First came a historic national crash in home prices, then a surprisingly sharp jolt off the bottom. Investors, desperate for yield and fueled by Fed-induced cheap cash, swarmed the most distressed housing markets, buying bargain-basement properties and turning them into rentals. Some markets saw double-digit annual price appreciation. Some analysts started to float the word “bubble,” again.
Now, finally, reality is setting in yet again.
Foreclosures have fallen to new lows since the crisis, and investors, while not selling their homes, are not buying nearly as many. That has taken much of the air out of home prices. In addition, the number of homes for sale is rising, pushing sellers from the driver’s seat to the way, way back.

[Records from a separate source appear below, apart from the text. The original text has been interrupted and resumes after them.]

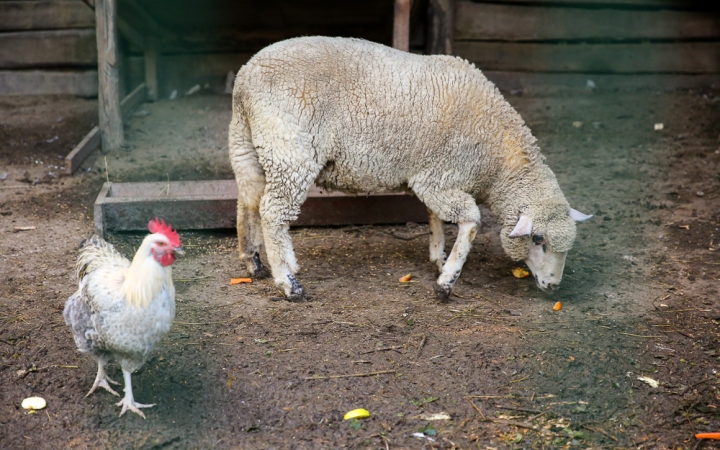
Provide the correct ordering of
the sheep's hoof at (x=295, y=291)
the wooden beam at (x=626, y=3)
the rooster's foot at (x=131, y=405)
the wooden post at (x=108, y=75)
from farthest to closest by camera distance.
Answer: the wooden beam at (x=626, y=3) → the wooden post at (x=108, y=75) → the sheep's hoof at (x=295, y=291) → the rooster's foot at (x=131, y=405)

“What a difference a year makes,” said Stan Humphries, chief economist at Zillow. “At this time last year, we were worrying about a number of frothy markets that looked like they could be on the edge of another housing bubble, places where homes were appreciating at more than 20 percent per year and where buyers’ heads were spinning just trying to keep up.”

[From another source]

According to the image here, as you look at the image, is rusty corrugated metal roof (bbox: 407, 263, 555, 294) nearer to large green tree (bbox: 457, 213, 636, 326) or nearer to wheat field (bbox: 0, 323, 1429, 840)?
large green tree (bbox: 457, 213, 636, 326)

Now those markets, while not in the red, are barely in the black. Los Angeles, for example, saw home prices rise over 18 percent in the third quarter of 2013 from the same time in 2012. Now its annual appreciation for the quarter is down to 8 percent, according to Zillow.
“Buyers don’t have the same sense of urgency as they did before. They can be a little bit more discerning,” said Greg Bender, a Los Angeles-area Realtor with Berkshire Hathaway HomeServices.

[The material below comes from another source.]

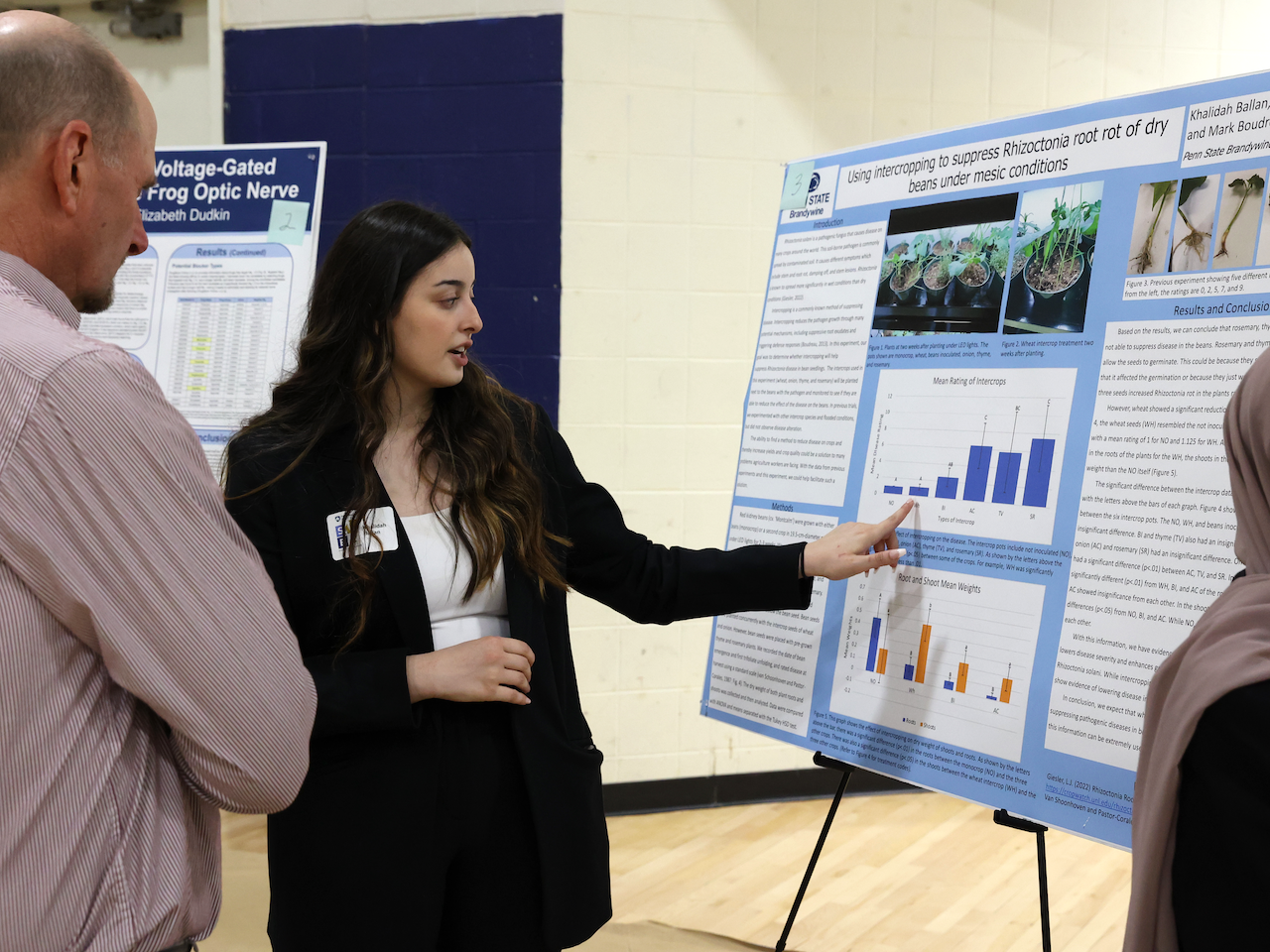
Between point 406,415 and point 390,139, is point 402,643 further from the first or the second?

Bender is seeing homes sit on the market far longer than they did just six months ago. It is no longer a seller’s market.
In Phoenix, hard hit by the housing crash and a favorite among investors in 2012 and 2013, the price deflation is even more dramatic. Last year, prices were up 18 percent annually at this time. Today they are up barely 1 percent. Demand and supply are low.
“Most of the median-price increase over the last 12 months is because a greater percentage of the homes being sold are in the luxury market, not because home values overall are increasing,” Arizona State University’s Mike Orr wrote in a recent report. “We anticipate pricing will move sideways or slightly down over the next few months until supply and demand get back into balance.”
While most housing analysts do not expect home prices to go negative on a national level again, some have floated that possibility. Home prices soared from 2003 to 2007 due to cheap and easy credit. When that went away, prices plummeted nationally for the first time in history.